Written exercise: Recast every line of the rows below as one numbered list, skipping blank lines and omitting the pictures.

-- start of Data shown --

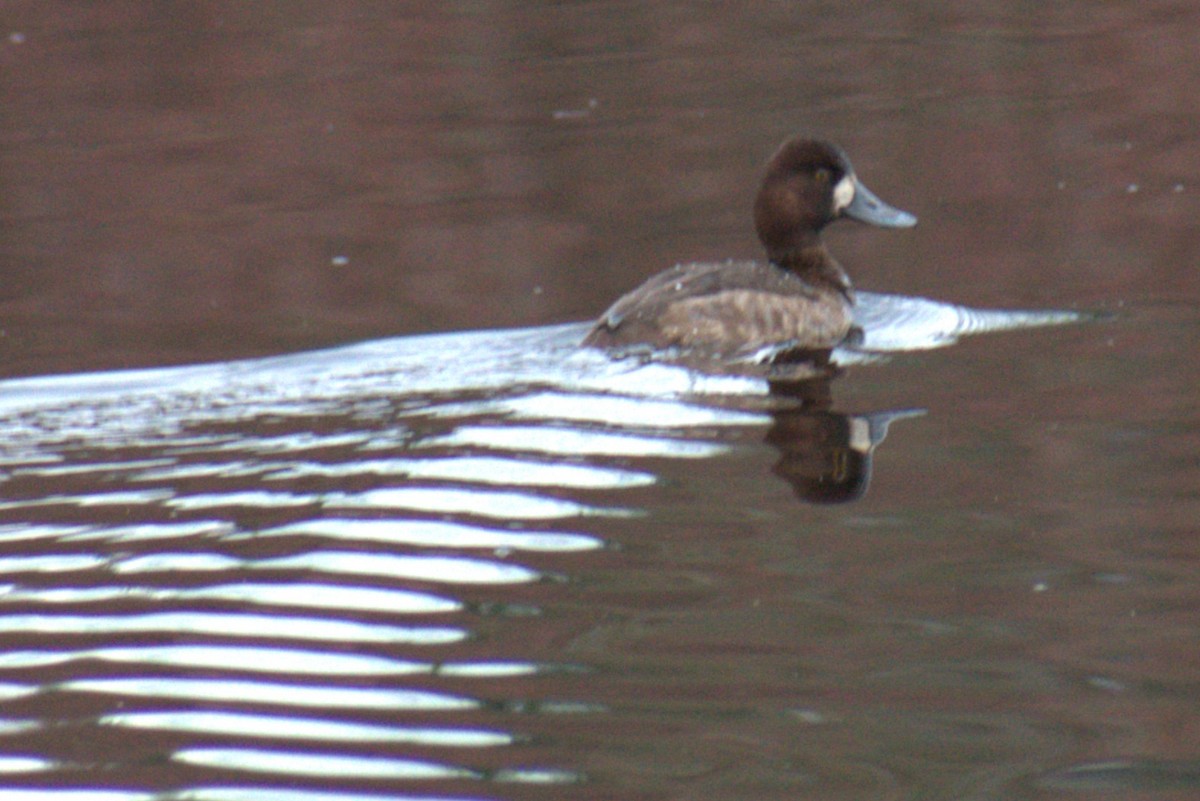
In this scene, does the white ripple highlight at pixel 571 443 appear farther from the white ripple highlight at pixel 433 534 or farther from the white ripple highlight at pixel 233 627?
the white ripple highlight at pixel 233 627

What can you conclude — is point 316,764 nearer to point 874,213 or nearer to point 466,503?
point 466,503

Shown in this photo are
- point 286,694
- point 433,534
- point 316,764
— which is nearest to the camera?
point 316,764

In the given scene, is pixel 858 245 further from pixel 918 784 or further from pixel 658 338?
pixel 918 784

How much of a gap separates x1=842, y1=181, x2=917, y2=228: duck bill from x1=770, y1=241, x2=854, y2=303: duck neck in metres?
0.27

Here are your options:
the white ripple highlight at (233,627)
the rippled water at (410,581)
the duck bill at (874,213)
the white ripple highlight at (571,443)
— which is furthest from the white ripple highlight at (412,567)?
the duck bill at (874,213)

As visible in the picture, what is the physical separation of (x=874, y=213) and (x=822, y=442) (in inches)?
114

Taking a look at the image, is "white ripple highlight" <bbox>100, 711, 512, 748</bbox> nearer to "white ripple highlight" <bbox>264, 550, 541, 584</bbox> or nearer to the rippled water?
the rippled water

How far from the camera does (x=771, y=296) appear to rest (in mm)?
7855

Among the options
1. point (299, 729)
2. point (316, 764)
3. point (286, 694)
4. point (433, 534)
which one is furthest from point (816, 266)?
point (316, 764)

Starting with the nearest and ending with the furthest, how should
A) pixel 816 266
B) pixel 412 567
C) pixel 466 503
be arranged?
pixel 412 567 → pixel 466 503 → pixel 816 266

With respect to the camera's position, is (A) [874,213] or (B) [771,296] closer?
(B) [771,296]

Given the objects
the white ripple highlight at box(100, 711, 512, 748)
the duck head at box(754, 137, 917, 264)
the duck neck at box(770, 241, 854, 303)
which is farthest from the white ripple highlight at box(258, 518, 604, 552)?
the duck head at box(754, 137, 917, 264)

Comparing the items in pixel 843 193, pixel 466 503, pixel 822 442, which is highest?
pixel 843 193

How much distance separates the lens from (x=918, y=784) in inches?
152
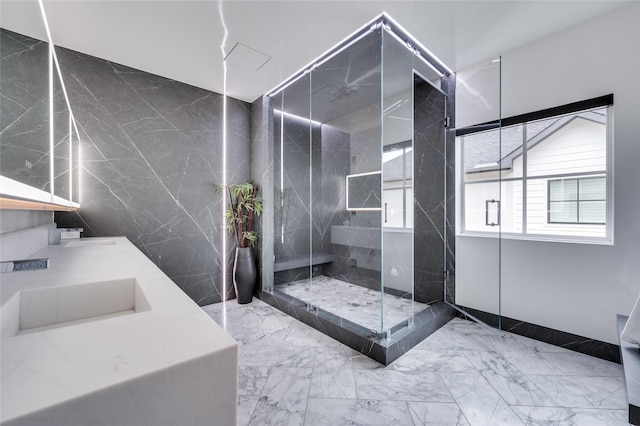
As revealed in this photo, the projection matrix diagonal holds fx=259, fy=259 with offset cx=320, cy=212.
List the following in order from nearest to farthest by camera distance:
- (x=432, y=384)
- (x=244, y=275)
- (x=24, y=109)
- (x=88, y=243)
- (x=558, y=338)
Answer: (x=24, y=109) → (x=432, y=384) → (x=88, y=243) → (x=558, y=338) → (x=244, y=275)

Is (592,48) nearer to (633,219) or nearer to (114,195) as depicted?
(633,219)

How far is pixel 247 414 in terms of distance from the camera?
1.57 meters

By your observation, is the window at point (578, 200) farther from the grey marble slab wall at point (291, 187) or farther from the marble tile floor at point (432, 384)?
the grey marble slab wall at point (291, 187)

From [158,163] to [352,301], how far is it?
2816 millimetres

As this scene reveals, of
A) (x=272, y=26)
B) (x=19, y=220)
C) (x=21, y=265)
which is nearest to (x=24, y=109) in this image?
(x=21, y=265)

-- end of Data shown --

Complete answer:
1. In this scene, does the white ripple highlight at pixel 571 443 appear farther from the white ripple highlight at pixel 433 534 or farther from the white ripple highlight at pixel 233 627?
2. the white ripple highlight at pixel 233 627
3. What can you conclude — is point 316,764 nearer to point 874,213 or nearer to point 466,503?
4. point 466,503
5. Shown in this photo are
6. - point 286,694
7. - point 433,534
8. - point 316,764
9. — which is nearest to the camera?
10. point 316,764
11. In the given scene, is pixel 858 245 further from pixel 918 784 or further from pixel 658 338?
12. pixel 918 784
13. How much of a gap separates x1=842, y1=181, x2=917, y2=228: duck bill from x1=770, y1=241, x2=854, y2=303: duck neck in metres?
14. 0.27
15. Here are your options:
16. the white ripple highlight at (233,627)
17. the rippled water at (410,581)
18. the duck bill at (874,213)
19. the white ripple highlight at (571,443)
20. — which is furthest from the white ripple highlight at (412,567)?
21. the duck bill at (874,213)
22. As visible in the picture, what is the physical separation of (x=874, y=213) and (x=822, y=442) (in inches)?
23. 114
24. Taking a look at the image, is "white ripple highlight" <bbox>100, 711, 512, 748</bbox> nearer to "white ripple highlight" <bbox>264, 550, 541, 584</bbox> or nearer to the rippled water?
25. the rippled water
26. How far from the camera does (x=771, y=296) appear to rest (in mm)?
27. 7855
28. Among the options
29. 1. point (299, 729)
30. 2. point (316, 764)
31. 3. point (286, 694)
32. 4. point (433, 534)
33. which one is furthest from point (816, 266)?
34. point (316, 764)
35. Starting with the nearest and ending with the furthest, how should
36. A) pixel 816 266
37. B) pixel 412 567
38. C) pixel 466 503
39. be arranged?
40. pixel 412 567 → pixel 466 503 → pixel 816 266
41. With respect to the camera's position, is (A) [874,213] or (B) [771,296] closer?
42. (B) [771,296]
43. Given the objects
44. the white ripple highlight at box(100, 711, 512, 748)
45. the duck head at box(754, 137, 917, 264)
46. the duck neck at box(770, 241, 854, 303)
47. which is farthest from the white ripple highlight at box(258, 518, 604, 552)?
48. the duck head at box(754, 137, 917, 264)
49. Comparing the items in pixel 843 193, pixel 466 503, pixel 822 442, which is highest?
50. pixel 843 193
51. How much distance separates the lens from (x=918, y=784) in inches?
52. 152
53. As revealed in this photo, the projection matrix diagonal holds fx=259, fy=259 with offset cx=320, cy=212.
54. List the following in order from nearest to farthest by camera distance:
55. - (x=432, y=384)
56. - (x=244, y=275)
57. - (x=24, y=109)
58. - (x=88, y=243)
59. - (x=558, y=338)
60. Answer: (x=24, y=109) → (x=432, y=384) → (x=88, y=243) → (x=558, y=338) → (x=244, y=275)
61. Is (592,48) nearer to (633,219) or nearer to (114,195) as depicted?
62. (633,219)
63. How far is pixel 247 414 in terms of distance from the camera?
64. 1.57 meters
65. By your observation, is the window at point (578, 200) farther from the grey marble slab wall at point (291, 187) or farther from the marble tile floor at point (432, 384)?
66. the grey marble slab wall at point (291, 187)
67. From [158,163] to [352,301], how far is it?
68. 2816 millimetres
69. As this scene reveals, of
70. A) (x=272, y=26)
71. B) (x=19, y=220)
72. C) (x=21, y=265)
73. which is nearest to (x=24, y=109) in this image?
74. (x=21, y=265)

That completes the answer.